Oregon went 12-1 last year and were an overtime loss away from playing for the national championship. Chip Kelly has taken his coaching acumen to the NFL and new HC Mark Helfrich opens his first spring practice in charge on April 2. Native Oregonian and college football writer extraordinaire Kurt Liedtke breaks down the Ducks for us in our Oregon 2013 spring preview.
Success breeds more success, but also heightens expectations. With Oregon’s unprecedented run under Chip Kelly as head coach (46-7, four consecutive BCS games, three conference titles, two BCS trophies), the expectations from fans reached perhaps unreasonably high levels.
It was odd to see the amount of disappointment from fans over the course of the season, perhaps rightfully so with the way college football’s eyes were squarely on Oregon under Kelly.
Over the past six years Oregon has grown from a quality upper-level program to the elite, suddenly it became not just enough to score, but expected to score on every play, not just enough to win, but to win by 30+.

Entries drawn from a collection
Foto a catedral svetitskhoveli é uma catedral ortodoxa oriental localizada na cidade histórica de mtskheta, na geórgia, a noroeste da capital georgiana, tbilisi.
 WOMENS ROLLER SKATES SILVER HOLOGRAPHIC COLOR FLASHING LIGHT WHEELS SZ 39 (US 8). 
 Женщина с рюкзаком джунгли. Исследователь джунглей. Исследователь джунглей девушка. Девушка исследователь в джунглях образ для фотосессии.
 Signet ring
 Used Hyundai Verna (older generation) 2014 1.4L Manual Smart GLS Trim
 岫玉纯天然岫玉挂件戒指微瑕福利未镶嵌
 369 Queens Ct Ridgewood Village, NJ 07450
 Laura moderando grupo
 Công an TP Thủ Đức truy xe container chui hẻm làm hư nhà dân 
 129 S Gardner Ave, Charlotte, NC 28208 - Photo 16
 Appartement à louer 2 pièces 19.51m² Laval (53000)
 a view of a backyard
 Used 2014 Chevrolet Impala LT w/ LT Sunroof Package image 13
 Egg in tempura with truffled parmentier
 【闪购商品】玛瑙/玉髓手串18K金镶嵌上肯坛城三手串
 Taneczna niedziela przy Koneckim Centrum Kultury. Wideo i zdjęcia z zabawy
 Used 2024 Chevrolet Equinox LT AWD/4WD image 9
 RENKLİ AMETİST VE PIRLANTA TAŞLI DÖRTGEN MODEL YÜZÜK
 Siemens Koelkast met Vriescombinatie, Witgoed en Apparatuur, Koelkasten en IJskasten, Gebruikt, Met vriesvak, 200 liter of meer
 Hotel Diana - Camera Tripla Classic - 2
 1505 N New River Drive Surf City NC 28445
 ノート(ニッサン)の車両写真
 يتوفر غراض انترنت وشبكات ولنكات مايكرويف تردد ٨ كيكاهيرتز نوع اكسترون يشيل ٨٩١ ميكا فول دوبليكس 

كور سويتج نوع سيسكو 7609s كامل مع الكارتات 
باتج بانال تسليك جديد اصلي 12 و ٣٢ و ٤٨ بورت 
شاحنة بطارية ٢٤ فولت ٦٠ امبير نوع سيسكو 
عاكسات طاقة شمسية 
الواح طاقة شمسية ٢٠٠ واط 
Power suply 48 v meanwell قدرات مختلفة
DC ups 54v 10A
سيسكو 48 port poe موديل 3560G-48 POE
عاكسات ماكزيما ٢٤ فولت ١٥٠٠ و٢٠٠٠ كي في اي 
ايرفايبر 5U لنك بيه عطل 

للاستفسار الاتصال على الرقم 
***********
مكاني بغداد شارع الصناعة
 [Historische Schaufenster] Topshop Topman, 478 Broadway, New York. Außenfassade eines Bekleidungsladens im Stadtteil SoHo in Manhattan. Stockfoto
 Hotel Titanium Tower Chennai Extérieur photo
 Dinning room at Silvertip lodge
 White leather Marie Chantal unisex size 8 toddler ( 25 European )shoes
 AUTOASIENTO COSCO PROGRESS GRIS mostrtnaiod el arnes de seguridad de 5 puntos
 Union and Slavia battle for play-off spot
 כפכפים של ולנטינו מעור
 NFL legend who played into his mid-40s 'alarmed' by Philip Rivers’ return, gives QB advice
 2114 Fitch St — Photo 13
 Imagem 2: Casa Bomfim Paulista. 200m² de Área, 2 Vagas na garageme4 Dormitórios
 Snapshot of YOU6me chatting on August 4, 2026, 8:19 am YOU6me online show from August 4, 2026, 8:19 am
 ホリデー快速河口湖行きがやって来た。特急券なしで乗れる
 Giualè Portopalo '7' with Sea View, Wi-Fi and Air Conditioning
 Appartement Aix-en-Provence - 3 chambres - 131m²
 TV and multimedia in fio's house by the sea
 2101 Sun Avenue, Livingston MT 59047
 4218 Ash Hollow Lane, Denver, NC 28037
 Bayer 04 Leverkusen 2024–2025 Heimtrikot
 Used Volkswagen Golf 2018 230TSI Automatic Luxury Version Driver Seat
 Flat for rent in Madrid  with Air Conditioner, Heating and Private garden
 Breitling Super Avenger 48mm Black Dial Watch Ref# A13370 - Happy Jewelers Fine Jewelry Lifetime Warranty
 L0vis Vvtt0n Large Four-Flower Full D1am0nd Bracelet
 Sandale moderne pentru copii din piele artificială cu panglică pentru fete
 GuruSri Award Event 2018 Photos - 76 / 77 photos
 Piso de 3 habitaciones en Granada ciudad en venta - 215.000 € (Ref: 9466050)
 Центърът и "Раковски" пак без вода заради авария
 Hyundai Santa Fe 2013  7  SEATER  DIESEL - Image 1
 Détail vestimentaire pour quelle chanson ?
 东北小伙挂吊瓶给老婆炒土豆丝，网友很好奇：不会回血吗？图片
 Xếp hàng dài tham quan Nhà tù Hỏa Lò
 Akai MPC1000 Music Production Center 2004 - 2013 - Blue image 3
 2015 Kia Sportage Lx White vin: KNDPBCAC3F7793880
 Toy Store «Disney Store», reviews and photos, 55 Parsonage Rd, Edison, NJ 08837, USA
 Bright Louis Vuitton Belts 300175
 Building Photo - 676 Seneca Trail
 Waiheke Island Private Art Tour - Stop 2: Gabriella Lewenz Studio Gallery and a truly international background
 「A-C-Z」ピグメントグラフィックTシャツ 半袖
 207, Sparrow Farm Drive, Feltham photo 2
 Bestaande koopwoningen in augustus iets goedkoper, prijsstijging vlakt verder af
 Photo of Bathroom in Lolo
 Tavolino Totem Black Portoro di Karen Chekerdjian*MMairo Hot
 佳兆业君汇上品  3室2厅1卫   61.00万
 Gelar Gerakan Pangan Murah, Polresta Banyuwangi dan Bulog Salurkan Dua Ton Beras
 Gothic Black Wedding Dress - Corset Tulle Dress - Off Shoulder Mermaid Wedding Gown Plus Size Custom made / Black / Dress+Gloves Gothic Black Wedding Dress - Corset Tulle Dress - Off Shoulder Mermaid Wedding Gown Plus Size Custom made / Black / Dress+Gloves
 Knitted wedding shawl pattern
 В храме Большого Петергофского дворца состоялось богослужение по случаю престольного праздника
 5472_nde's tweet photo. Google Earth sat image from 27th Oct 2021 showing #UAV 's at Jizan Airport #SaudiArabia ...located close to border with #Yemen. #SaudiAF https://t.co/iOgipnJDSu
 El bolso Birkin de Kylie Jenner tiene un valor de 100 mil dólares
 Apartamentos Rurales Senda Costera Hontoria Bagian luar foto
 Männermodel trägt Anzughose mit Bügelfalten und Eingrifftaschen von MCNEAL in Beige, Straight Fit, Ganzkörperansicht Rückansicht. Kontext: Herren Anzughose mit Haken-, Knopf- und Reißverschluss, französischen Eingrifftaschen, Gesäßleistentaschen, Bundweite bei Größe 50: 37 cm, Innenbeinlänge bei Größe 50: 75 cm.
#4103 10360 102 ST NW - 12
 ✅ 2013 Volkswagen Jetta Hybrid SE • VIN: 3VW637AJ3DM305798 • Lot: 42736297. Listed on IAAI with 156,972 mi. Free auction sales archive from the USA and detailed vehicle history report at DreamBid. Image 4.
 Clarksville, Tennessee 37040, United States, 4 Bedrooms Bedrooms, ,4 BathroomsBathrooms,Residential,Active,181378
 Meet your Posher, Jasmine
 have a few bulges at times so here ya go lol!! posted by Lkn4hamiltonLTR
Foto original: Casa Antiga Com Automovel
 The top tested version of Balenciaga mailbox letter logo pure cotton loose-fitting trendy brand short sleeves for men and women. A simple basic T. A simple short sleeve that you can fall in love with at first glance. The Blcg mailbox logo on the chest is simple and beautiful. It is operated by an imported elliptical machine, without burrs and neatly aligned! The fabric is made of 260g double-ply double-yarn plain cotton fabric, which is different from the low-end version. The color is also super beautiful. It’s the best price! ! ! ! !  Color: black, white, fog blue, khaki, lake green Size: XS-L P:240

_WORK ITEM:_
How would you sum up the Oregon football preview in two sentences? The items stand apart from the text and are separate material.

_EXPECTED OUTPUT:_
Oregon went 12-1 last year, and with Chip Kelly gone to the NFL, new head coach Mark Helfrich opens his first spring practice on April 2. Kelly's 46-7 run lifted Oregon to elite status and pushed fan expectations to perhaps unreasonably high levels, where winning was not enough unless it came by 30 or more.